• _Work task_:
Format the material below as a Markdown table with the columns "Row" and "Line", running from the start of the material through the line that contains "Range and Measures of Central Tendency Range", inclusive. Omit blank lines and leave the pictures out.

• _Record extracts_:

--- --- ---

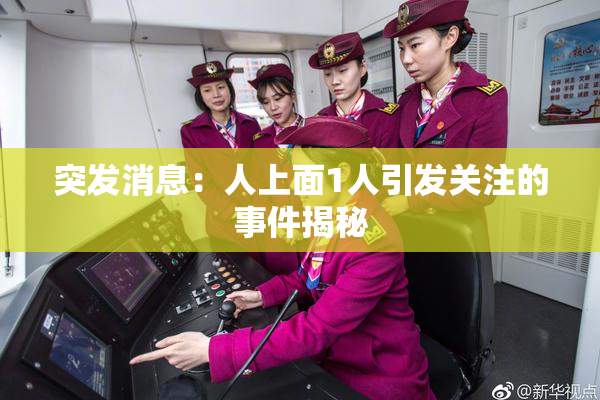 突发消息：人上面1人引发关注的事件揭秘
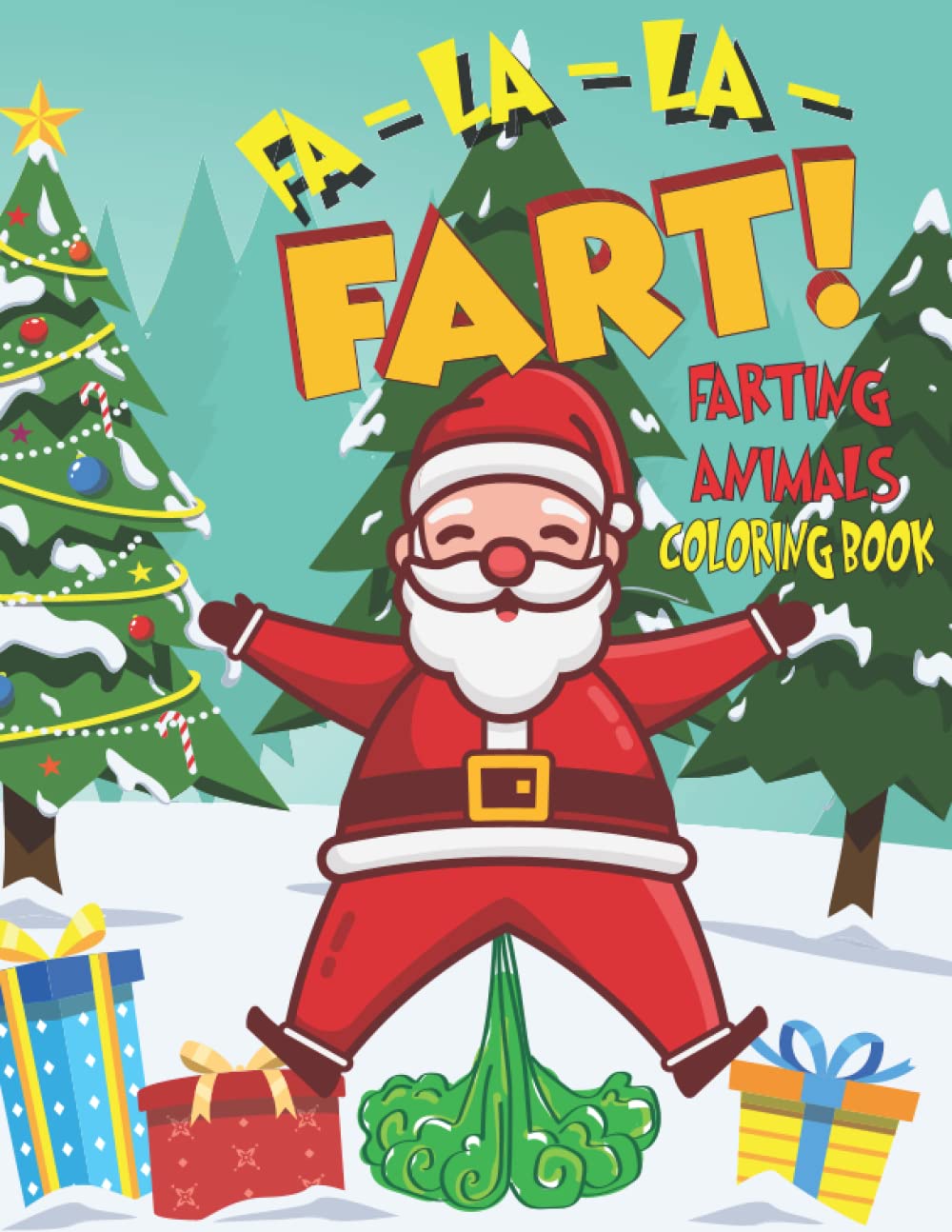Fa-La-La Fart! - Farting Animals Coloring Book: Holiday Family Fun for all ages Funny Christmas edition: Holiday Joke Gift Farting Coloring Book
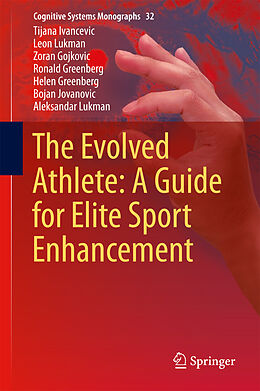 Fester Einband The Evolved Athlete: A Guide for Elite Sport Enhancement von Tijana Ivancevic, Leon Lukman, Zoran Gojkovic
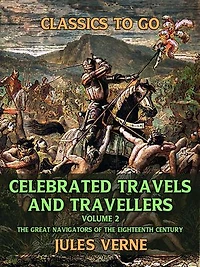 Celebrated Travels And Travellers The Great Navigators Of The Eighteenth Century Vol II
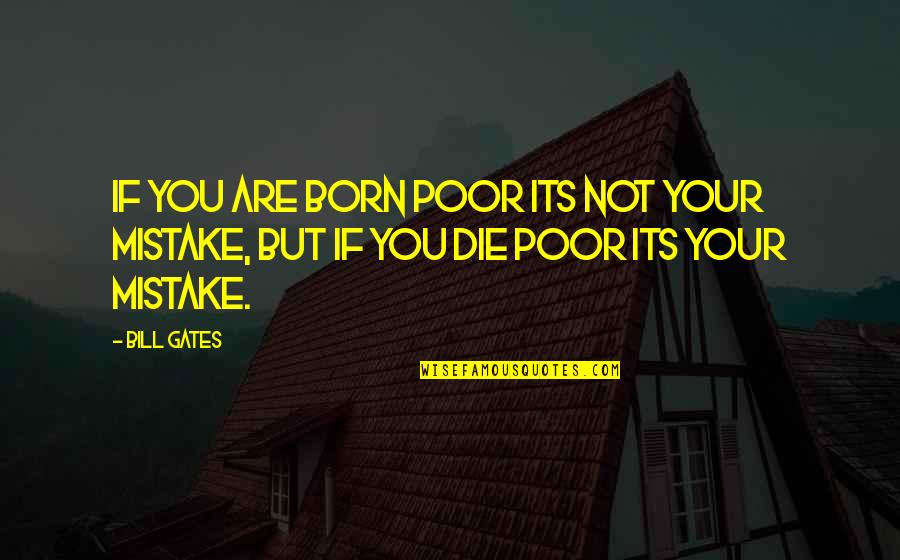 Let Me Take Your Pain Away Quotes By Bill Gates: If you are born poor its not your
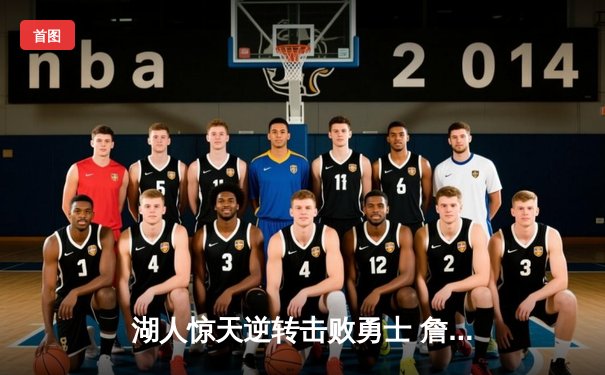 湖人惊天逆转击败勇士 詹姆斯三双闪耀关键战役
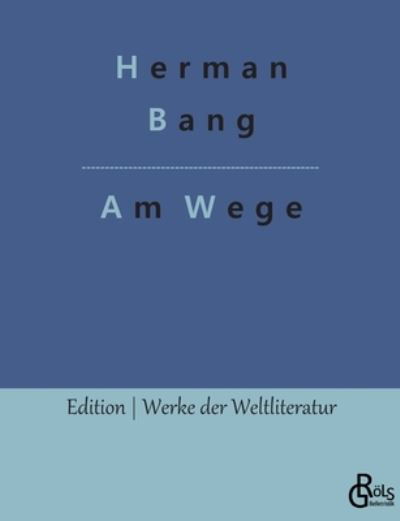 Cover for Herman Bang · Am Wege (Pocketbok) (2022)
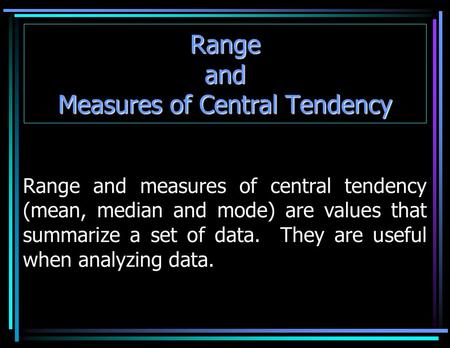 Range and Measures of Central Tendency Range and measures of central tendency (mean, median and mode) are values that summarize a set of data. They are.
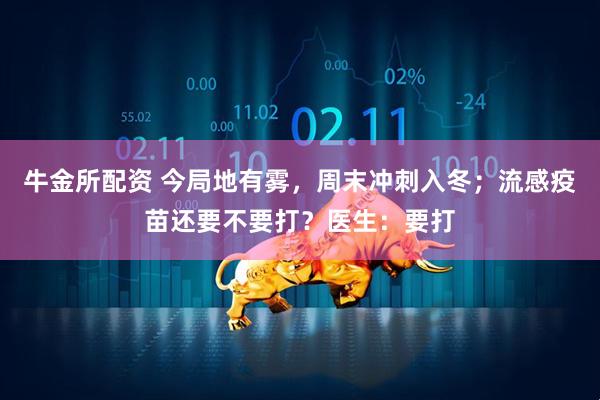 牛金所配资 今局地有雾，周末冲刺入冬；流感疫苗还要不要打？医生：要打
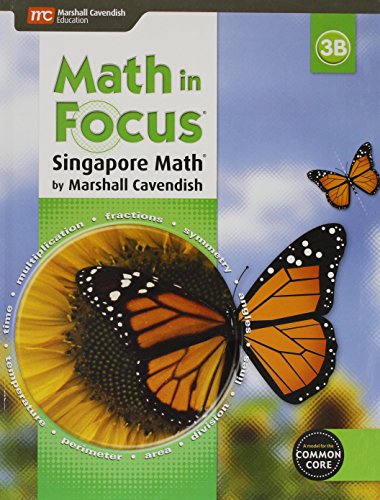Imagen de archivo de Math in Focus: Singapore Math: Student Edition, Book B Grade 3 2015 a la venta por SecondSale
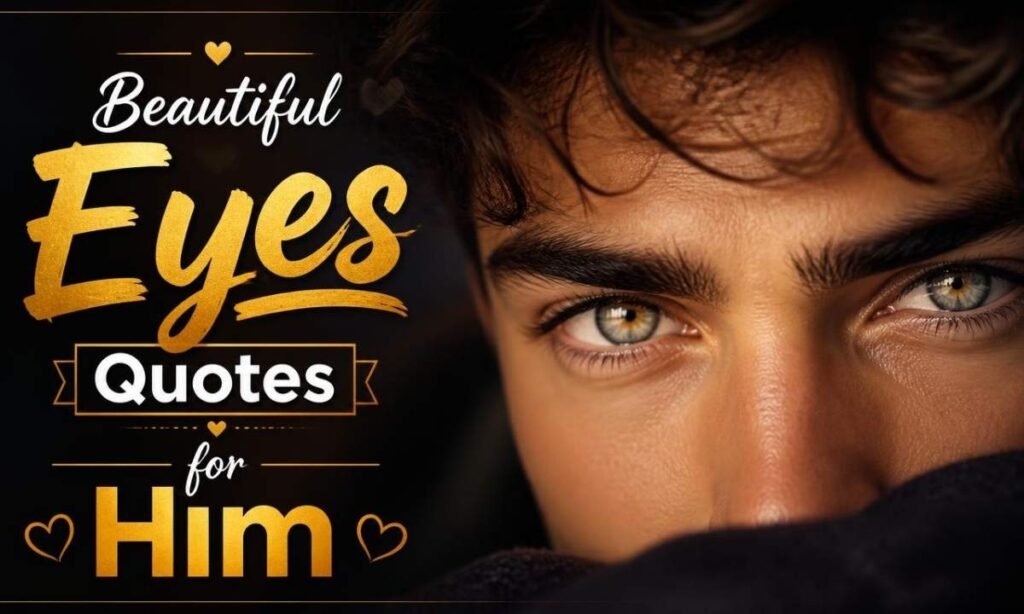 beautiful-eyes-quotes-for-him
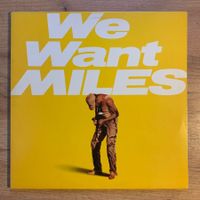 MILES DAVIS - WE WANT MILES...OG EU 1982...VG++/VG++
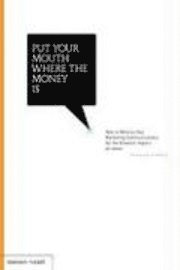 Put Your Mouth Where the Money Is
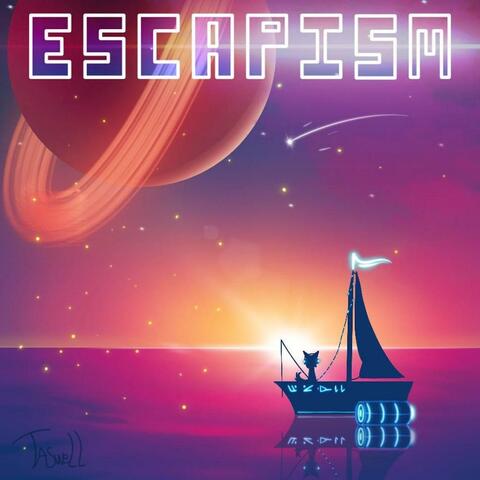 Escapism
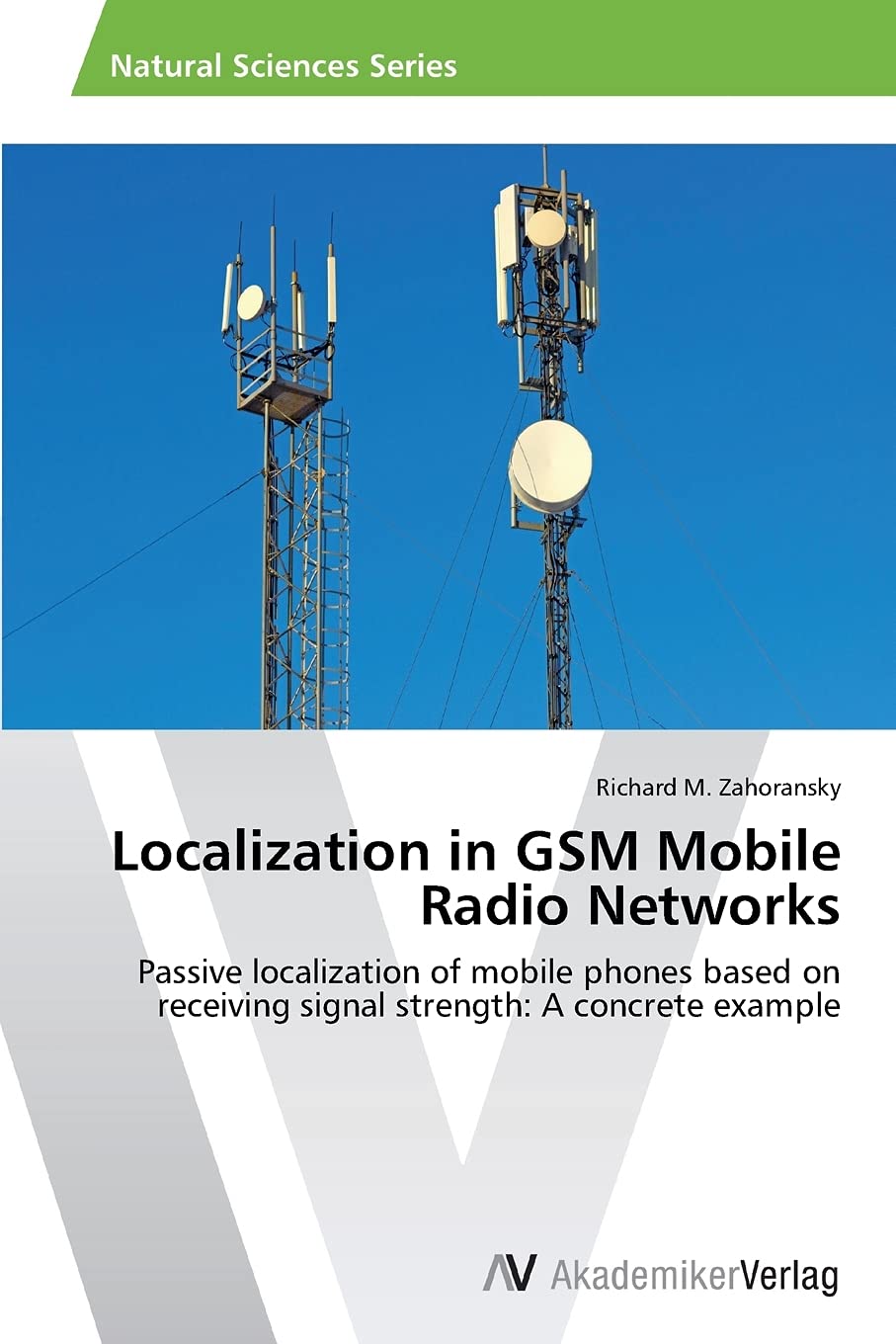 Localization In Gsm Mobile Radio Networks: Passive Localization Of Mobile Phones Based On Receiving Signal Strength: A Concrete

--- --- ---

• _Response_:
| Row | Line |
|---|---|
| 1 |  突发消息：人上面1人引发关注的事件揭秘 |
| 2 | Fa-La-La Fart! - Farting Animals Coloring Book: Holiday Family Fun for all ages Funny Christmas edition: Holiday Joke Gift Farting Coloring Book |
| 3 |  Fester Einband The Evolved Athlete: A Guide for Elite Sport Enhancement von Tijana Ivancevic, Leon Lukman, Zoran Gojkovic |
| 4 |  Celebrated Travels And Travellers The Great Navigators Of The Eighteenth Century Vol II |
| 5 |  Let Me Take Your Pain Away Quotes By Bill Gates: If you are born poor its not your |
| 6 |  湖人惊天逆转击败勇士 詹姆斯三双闪耀关键战役 |
| 7 |  Cover for Herman Bang · Am Wege (Pocketbok) (2022) |
| 8 |  Range and Measures of Central Tendency Range and measures of central tendency (mean, median and mode) are values that summarize a set of data. They are. |